* _Scene-based spatial reasoning records_:

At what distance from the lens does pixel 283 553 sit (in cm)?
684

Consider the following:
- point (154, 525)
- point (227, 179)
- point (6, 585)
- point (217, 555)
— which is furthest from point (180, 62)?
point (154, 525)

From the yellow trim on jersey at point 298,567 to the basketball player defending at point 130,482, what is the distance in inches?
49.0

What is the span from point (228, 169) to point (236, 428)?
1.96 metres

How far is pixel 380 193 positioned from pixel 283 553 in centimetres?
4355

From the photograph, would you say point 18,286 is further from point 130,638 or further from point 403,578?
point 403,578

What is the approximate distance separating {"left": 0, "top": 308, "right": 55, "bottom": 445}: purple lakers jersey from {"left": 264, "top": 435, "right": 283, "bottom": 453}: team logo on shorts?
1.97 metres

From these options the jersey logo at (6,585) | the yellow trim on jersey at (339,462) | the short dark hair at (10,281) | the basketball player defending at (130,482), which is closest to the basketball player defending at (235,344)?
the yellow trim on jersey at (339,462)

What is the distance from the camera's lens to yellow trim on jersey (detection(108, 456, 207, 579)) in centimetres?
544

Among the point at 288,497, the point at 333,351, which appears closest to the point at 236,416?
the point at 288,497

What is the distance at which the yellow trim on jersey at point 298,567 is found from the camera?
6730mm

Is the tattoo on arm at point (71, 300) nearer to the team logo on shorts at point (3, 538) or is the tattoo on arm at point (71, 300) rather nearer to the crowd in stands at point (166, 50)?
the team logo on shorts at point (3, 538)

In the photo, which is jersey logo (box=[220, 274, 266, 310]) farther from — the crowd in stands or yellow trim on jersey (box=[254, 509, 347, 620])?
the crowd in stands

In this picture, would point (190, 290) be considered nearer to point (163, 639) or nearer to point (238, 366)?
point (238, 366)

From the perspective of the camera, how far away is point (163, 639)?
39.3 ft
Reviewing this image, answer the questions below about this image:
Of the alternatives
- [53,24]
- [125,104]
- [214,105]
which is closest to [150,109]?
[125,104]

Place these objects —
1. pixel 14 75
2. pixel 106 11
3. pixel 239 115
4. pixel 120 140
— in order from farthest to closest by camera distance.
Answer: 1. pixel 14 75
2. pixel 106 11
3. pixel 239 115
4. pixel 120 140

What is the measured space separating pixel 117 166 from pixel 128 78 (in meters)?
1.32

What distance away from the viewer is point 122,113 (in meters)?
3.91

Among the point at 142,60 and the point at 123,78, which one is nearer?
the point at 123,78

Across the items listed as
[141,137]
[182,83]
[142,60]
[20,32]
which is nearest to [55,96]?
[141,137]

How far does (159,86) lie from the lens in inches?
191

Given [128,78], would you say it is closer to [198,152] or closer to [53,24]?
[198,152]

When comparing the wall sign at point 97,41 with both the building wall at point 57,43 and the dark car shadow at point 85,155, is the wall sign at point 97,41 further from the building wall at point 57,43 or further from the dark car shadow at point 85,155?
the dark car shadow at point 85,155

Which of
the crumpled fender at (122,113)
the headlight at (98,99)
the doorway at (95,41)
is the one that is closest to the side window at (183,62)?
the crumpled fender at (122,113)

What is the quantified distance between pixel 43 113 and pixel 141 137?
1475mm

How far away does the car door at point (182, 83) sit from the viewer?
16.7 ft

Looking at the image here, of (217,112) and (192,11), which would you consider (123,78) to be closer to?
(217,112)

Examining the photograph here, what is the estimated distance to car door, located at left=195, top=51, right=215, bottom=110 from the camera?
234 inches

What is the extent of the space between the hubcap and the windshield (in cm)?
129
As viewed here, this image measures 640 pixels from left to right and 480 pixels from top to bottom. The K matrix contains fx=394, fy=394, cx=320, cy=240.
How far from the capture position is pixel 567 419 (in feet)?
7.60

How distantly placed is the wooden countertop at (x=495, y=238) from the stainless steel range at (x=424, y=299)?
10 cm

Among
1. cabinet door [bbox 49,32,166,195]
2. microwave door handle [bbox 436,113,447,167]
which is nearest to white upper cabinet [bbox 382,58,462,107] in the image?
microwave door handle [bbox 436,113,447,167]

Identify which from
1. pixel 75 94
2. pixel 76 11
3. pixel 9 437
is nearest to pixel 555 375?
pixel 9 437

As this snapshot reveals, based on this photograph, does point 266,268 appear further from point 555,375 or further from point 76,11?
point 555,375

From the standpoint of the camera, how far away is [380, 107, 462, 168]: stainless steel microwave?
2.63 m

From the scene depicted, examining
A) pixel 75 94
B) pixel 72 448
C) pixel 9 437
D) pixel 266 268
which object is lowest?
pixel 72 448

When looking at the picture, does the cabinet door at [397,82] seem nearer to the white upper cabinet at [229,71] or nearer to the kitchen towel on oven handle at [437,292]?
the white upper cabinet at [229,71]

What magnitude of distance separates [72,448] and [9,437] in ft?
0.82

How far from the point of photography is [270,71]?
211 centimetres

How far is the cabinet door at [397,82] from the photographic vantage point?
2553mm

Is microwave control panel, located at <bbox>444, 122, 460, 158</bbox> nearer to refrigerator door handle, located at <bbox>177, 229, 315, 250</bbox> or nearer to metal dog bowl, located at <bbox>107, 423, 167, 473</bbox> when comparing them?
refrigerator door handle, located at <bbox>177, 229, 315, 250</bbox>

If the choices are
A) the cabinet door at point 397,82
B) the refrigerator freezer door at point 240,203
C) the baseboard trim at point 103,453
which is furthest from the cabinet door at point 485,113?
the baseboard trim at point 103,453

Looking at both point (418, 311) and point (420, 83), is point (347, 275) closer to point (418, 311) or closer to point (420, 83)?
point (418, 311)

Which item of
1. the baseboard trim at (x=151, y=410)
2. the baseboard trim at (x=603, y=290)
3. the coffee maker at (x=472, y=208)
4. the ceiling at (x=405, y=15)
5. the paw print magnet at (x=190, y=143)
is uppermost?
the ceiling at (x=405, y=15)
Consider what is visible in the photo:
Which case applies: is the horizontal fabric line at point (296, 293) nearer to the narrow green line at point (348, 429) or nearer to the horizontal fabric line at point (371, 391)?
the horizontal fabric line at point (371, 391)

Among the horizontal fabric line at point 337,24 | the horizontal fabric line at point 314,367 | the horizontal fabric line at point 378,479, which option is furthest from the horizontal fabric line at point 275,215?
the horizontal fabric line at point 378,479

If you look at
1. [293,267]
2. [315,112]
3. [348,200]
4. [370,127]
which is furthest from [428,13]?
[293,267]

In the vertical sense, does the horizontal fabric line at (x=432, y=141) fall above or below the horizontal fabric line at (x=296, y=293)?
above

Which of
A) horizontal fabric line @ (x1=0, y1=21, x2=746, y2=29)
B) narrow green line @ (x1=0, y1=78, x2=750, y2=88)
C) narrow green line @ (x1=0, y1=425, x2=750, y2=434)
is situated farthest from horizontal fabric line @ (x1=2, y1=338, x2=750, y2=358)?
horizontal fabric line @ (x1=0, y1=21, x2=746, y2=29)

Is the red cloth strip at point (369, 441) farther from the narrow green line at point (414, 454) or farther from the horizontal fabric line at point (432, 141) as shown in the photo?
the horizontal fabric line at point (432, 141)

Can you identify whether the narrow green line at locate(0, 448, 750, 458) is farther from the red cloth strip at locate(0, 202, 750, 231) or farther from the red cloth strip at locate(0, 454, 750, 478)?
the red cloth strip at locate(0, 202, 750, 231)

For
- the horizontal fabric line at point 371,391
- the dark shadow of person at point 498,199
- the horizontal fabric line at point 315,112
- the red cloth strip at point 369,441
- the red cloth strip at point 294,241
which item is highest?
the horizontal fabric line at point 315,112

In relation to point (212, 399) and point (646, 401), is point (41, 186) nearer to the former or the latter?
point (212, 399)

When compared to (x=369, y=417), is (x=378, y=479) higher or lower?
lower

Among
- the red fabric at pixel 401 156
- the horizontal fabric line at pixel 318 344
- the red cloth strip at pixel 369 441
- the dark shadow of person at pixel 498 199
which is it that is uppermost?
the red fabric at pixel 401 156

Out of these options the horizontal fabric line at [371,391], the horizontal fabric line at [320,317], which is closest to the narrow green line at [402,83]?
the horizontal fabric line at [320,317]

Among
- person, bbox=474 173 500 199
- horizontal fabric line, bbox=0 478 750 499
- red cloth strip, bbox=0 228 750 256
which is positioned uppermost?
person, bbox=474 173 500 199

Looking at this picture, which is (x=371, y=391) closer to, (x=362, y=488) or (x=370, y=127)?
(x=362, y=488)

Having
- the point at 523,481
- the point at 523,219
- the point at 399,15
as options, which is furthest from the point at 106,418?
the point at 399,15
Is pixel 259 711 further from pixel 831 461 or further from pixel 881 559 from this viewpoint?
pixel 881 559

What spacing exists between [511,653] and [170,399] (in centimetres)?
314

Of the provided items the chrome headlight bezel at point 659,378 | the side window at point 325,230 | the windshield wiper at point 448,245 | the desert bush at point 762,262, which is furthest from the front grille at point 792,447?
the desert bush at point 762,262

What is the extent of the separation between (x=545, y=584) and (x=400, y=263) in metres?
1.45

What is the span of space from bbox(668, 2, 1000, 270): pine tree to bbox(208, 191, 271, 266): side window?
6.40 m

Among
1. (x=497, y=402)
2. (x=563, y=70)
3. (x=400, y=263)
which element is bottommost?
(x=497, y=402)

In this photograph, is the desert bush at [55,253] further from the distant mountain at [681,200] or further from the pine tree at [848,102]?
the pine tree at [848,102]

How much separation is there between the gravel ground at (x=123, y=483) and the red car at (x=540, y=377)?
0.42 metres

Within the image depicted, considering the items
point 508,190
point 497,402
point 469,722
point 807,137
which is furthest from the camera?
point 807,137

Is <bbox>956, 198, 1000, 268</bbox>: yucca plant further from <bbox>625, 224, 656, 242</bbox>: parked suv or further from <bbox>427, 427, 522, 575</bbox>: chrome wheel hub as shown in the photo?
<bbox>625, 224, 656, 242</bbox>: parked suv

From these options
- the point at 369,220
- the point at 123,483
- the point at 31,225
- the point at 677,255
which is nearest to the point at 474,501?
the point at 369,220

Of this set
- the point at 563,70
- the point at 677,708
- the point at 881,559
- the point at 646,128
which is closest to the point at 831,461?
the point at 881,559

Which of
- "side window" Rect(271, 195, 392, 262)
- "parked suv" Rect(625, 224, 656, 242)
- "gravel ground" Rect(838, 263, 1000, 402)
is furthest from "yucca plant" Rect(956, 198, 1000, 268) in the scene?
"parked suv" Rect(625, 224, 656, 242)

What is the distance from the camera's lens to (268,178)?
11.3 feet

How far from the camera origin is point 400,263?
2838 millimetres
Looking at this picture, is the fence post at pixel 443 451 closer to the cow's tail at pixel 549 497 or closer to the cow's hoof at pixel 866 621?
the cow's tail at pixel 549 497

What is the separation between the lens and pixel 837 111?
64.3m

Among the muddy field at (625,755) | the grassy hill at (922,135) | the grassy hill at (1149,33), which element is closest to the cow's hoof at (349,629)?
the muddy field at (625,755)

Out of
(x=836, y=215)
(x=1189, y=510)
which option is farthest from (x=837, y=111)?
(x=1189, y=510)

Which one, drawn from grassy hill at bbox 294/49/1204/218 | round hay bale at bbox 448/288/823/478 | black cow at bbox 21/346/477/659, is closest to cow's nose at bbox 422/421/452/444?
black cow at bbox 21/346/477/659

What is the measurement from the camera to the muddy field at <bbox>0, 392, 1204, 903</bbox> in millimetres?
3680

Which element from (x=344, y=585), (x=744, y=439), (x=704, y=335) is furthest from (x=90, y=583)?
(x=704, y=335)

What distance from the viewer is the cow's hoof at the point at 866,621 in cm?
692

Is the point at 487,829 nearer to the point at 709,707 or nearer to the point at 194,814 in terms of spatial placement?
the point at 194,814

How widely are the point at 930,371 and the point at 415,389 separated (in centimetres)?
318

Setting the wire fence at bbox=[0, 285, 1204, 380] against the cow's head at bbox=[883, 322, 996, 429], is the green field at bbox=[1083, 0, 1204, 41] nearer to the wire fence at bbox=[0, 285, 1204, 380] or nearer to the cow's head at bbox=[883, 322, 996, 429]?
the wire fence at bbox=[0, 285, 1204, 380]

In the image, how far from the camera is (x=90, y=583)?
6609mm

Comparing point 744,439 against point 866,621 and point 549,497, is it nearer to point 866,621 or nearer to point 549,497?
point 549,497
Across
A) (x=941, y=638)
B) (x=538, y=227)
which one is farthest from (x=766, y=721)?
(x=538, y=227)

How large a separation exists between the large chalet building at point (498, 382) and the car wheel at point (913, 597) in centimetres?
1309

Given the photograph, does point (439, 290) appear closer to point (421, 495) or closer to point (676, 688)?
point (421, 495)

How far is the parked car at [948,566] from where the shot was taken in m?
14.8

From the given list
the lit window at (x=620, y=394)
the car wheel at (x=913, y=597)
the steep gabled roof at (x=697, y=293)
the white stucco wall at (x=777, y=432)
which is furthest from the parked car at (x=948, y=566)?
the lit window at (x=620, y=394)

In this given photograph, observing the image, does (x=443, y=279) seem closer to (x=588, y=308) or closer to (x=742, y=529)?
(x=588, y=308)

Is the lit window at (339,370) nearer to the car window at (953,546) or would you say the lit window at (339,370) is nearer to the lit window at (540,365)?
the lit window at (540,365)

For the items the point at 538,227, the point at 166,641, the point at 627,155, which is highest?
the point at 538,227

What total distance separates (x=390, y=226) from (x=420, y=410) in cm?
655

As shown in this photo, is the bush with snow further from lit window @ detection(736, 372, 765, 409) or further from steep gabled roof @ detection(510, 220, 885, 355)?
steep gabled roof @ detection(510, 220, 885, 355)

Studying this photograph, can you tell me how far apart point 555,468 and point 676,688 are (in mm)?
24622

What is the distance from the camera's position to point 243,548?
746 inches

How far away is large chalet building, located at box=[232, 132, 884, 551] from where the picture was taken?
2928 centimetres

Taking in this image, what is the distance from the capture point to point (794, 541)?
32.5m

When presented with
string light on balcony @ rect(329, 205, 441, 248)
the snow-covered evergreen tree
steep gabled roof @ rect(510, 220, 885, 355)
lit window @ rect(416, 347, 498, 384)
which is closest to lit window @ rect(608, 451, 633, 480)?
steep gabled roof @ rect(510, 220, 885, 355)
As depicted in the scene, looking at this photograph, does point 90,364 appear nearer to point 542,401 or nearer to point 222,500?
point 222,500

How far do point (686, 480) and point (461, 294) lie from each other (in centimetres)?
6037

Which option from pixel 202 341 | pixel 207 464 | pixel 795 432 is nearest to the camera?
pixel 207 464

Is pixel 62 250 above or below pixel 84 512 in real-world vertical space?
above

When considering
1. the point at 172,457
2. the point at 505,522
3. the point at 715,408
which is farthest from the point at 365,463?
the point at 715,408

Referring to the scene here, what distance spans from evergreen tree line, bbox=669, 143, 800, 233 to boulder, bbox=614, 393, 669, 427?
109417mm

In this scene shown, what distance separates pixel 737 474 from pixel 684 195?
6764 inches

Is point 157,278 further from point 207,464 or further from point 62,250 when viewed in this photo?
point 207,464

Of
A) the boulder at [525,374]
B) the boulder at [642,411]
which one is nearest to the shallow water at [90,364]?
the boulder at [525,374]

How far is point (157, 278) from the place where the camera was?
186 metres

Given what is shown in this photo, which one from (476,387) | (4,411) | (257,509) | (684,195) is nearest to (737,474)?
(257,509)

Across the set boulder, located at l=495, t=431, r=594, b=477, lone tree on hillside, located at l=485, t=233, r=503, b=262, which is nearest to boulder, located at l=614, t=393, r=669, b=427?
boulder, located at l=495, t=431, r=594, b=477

* _Exercise requirements_: Rewrite the data from its first line up to and including the line with "1.97 metres", leaving the requests as they are. In the answers, multiply every number, whether a distance or a point coordinate, by 2.2 and round it to its original number of decimal places, with halves rounded up.

* _Complete response_:
At what distance from the lens does pixel 283 553 sit (in cm)?
1505

Consider the following:
- point (154, 525)
- point (227, 179)
- point (6, 585)
- point (217, 555)
— which is furthest from point (180, 62)?
point (339, 1155)

From the yellow trim on jersey at point 298,567 to the basketball player defending at point 130,482, what is the distance in inches?
107.8

What is the span from point (228, 169) to point (236, 428)?
4.31 metres

How far is pixel 380 193 positioned from pixel 283 553 in centimetres?
9581

From the photograph, would you say point 18,286 is further from point 130,638 or further from point 403,578?
point 887,1272

What is the approximate distance separating {"left": 0, "top": 308, "right": 55, "bottom": 445}: purple lakers jersey from {"left": 264, "top": 435, "right": 283, "bottom": 453}: team logo on shorts?
4.33 metres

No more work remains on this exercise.